Aunque apenas había cumplido 15 años, ya era una deforme montaña de más de un metro ochenta de altura y 120 kilos de peso. Podría haberme delatado mi voz, que en ese entonces era todavía más atiplada que en la actualidad. Y mi pubis sonrosado, sin asomo de vello. Pero estaba de traje (lo que al margen de cubrir mis partes me otorgaba cierto halo de madurez) y balbuceaba incoherencias, arrastrando las palabras, por lo que los mozos no me trataban como a un niño sino como a un imbécil.

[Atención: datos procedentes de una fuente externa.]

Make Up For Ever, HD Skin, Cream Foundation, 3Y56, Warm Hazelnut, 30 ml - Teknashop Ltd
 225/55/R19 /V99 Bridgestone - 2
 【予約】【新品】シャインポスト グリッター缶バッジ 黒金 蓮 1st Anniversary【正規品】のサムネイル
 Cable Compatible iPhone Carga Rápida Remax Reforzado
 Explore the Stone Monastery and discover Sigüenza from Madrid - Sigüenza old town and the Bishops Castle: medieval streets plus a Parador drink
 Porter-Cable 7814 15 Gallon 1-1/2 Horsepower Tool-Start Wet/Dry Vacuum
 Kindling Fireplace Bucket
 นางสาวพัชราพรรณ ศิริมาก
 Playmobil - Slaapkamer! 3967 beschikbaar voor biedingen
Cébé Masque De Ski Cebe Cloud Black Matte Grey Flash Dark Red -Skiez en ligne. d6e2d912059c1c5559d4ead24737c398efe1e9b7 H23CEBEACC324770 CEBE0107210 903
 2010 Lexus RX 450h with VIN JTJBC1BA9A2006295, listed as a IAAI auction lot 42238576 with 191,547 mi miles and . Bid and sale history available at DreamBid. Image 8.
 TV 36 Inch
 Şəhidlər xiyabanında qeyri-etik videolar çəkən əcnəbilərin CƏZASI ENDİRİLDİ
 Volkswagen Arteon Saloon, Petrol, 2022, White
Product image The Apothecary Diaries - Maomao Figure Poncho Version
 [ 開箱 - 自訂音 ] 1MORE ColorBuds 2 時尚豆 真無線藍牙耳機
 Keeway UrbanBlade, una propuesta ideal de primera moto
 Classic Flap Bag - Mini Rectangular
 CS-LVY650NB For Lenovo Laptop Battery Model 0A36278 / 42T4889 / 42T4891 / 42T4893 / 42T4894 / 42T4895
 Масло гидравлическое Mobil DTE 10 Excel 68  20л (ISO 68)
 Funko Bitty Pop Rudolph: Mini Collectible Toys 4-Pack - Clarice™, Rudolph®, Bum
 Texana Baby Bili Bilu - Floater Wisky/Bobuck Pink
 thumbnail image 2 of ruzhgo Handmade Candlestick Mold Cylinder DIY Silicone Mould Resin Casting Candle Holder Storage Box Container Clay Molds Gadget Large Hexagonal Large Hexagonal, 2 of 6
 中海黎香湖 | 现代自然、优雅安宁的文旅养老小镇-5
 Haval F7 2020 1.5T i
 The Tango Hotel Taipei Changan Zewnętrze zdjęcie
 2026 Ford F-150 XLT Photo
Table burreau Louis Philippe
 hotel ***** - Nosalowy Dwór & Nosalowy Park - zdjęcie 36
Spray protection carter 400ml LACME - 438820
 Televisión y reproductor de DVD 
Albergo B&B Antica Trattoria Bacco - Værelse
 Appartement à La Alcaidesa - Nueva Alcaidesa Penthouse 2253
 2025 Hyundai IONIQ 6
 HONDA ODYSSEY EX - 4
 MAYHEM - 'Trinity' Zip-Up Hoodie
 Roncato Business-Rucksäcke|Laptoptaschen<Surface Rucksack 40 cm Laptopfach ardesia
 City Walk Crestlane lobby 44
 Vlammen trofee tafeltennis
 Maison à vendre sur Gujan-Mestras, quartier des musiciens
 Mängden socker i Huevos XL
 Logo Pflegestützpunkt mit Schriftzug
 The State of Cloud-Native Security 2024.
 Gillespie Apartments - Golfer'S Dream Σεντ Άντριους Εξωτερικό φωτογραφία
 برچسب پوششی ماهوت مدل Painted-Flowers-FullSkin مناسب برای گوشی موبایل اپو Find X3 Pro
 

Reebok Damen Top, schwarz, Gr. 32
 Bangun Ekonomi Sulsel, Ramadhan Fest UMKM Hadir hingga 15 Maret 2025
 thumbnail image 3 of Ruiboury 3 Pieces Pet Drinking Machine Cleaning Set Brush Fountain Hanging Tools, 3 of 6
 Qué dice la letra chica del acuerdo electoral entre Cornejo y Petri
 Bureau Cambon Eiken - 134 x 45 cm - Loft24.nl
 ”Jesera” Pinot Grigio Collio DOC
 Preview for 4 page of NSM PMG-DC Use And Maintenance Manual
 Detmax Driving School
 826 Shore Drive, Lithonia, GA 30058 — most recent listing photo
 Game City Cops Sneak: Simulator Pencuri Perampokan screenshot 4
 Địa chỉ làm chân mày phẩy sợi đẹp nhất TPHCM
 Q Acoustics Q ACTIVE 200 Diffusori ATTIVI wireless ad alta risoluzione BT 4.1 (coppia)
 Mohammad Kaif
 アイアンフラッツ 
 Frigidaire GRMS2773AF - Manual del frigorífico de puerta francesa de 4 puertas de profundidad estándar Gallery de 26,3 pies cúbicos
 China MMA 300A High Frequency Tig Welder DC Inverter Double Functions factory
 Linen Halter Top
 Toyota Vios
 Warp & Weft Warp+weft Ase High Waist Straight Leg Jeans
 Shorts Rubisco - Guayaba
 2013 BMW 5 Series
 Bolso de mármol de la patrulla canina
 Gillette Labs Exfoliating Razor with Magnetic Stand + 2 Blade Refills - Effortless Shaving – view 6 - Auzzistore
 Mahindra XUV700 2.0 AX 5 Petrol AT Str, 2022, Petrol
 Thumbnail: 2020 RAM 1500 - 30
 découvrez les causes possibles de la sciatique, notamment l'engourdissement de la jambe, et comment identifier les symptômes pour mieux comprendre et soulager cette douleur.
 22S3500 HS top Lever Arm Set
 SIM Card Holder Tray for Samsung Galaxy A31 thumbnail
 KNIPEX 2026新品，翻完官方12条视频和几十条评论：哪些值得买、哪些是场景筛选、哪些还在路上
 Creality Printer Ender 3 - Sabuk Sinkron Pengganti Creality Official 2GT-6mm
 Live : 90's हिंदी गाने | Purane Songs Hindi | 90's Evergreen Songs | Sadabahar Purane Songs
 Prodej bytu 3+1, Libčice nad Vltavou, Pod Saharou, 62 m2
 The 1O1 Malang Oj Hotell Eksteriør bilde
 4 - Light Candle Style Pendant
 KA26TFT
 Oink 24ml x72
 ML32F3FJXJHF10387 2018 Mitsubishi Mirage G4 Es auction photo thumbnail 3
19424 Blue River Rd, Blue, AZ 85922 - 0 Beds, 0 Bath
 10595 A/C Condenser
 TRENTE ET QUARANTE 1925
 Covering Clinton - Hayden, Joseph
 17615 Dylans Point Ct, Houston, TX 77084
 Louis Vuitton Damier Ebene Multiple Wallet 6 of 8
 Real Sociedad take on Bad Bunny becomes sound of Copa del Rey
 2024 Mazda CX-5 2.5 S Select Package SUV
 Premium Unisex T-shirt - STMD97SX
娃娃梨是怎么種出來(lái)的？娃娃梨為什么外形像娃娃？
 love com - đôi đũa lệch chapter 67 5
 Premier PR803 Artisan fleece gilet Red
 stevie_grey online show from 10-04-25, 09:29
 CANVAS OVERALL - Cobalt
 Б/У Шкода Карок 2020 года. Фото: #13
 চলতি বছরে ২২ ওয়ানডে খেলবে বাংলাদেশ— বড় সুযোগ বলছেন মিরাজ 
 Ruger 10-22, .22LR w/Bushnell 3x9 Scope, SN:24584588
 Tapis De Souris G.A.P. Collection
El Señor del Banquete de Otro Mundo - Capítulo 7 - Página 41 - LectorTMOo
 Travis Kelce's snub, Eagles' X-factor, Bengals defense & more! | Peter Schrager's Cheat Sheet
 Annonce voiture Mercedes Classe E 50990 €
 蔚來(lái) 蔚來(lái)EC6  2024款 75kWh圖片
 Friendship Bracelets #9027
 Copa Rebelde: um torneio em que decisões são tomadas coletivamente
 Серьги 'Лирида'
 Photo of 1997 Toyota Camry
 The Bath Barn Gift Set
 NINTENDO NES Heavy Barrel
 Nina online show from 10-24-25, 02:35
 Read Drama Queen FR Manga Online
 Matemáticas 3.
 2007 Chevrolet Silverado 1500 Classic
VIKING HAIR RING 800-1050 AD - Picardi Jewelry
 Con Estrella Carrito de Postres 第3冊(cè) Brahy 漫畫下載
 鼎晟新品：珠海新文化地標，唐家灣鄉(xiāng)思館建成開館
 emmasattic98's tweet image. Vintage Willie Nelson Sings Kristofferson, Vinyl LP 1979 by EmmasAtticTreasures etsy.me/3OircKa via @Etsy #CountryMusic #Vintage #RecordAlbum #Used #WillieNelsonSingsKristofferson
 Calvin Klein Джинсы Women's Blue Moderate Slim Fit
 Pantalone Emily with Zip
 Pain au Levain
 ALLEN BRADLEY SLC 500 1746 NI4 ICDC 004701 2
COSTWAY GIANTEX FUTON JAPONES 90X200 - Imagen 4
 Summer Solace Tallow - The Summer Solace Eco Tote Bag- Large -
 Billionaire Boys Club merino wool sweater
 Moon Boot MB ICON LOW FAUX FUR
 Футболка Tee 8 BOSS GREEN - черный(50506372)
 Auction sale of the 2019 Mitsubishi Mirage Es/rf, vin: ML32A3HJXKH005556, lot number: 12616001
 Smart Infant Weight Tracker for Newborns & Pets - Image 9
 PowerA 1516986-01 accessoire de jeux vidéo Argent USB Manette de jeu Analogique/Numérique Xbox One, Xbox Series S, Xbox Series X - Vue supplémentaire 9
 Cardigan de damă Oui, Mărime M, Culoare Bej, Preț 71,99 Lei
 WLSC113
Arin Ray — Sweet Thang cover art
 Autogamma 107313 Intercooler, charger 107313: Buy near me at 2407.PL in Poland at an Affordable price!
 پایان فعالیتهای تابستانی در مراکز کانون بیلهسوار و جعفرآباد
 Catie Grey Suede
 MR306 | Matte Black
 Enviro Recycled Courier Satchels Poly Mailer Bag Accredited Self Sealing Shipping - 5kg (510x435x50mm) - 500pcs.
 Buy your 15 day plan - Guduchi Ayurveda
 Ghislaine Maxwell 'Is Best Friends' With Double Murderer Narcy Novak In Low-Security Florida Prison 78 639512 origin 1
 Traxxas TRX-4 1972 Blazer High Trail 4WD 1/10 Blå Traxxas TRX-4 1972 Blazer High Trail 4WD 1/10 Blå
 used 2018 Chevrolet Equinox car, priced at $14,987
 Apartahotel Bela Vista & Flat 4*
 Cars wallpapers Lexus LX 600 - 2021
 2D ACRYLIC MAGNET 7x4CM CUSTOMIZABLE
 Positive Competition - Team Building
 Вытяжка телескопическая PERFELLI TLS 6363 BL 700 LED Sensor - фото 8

Quiero decir: nadie impidió que un niño –supermedida, pero al fin de cuentas apenas un niño– fuera insensiblemente cayendo en un lamentable estado de obnubilación.
La señora López Vázquez debió haberme visto desde la pista de baile. No puedo precisarlo pues me resultaba difícil enfocar tan lejos. El caso fue que, sin saber cómo, la descubrí frente a mí, inclinada para poner su rostro a la altura del mío, mientras exhibía el interior de su escote.
Ignoro cuales fueron sus palabras. Tampoco recuerdo si obtuvo una respuesta comprensible y sensata, algo así como “Por favor, señora López Vázquez, no me enseñe sus mamelones desnudos que soy apenas un inocente muchacho sin asomo de vello púbico y con un pene finito como un pirulín de frambuesa”.
Desde luego, ni se me pasó por la cabeza hacer semejante confesión. Además, la señora López Vázquez me había aferrado de la muñeca y me arrastraba hacia la pista de baile como a un monigote de papel maché.
Fue todo muy parecido a lo que sucedió anoche con Marilín, con la diferencia de que cuando intervino Rolo la mano izquierda de la señora López Vázquez se apoyaba en mi pecho y no en mi entrepierna. Su mano derecha sí estaba en la misma posición que la de Marilín, y aferrando la mía, pero en su caso para apartarla de su sexo.

–¡Pirulo y la puta que te parió!
Rolo apareció desnudo, con una pequeña toalla de mano en la cintura que le dejaba un muslo al aire. Lo miré confundido mientras caía derrumbando a Marilín. Por un momento, me había remontado hacia atrás –hacia la que entonces creí, con infantil optimismo, que sería La Mayor Humillación de mi Vida–, y el cuello de Marilín había comenzado a oler como el de la señora López Vázquez y me pareció que Rolo estaba todavía más fuera de lugar que yo, con esa escueta toalla a la cintura...
Fue bastante lógico que sintiera alguna confusión, porque en el casamiento de Elena había sido también Rolo, aunque convenientemente trajeado, quien, por orden de papá, irrumpió en lo mejor y tirándome de los pelos de la nuca liberó de mi peso a la señora López Vázquez.
La señora López Vázquez permaneció un buen rato chillando en el piso ante la atónita mirada del legendario doctor López Vázquez, quien ni siquiera acertó a palparle el vientre en busca de una posible apendicitis.
Fue entonces que formuló su famoso diagnóstico:
–¡Gordo de mierda!
Y papá no volvió a dirigirme la palabra.